Our method furthermore can be used to identify plant biomass degrading species from the genomes of cultured or uncultured microbes. Application to draft genomes assembled from the metagenome of a switchgrass adherent microbial com munity in cow rumen predicted genomes from several Bacteroidales lineages which encode active glycoside hydrolases and a AV-951 relative to a known plant biomass de grader to represent lignocellulose degraders. In technical terms, our method selects the most infor mative features from an ensemble of L1 regularized L2 loss linear Support Vector Machine classifiers, trained to distinguish genomes of cellulose degrading species from non degrading species based on protein family content. Protein domain annotations are available in public databases and new protein sequences can be rapidly annotated with Hidden Markov Models or somewhat slower with BLAST searches of one pro tein versus the NCBI nr database.
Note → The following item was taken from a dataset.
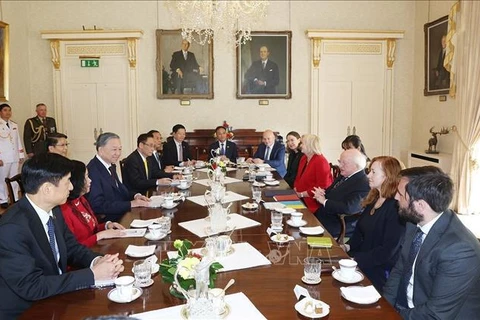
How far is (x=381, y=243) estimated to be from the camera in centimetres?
297

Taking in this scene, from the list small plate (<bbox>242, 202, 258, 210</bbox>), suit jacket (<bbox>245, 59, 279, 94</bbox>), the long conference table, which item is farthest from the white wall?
the long conference table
Co occurrence of protein families in the biomass degrading fraction of samples and an absence of these families within selleck compound the non degrading fraction allows the classifier to link these proteins to biomass degradation without requiring sequence homology to known proteins involved in lignocellulose degradation. Classification with SVMs has been previously used successfully for phenotype predic tion from genetic variations in genomic data.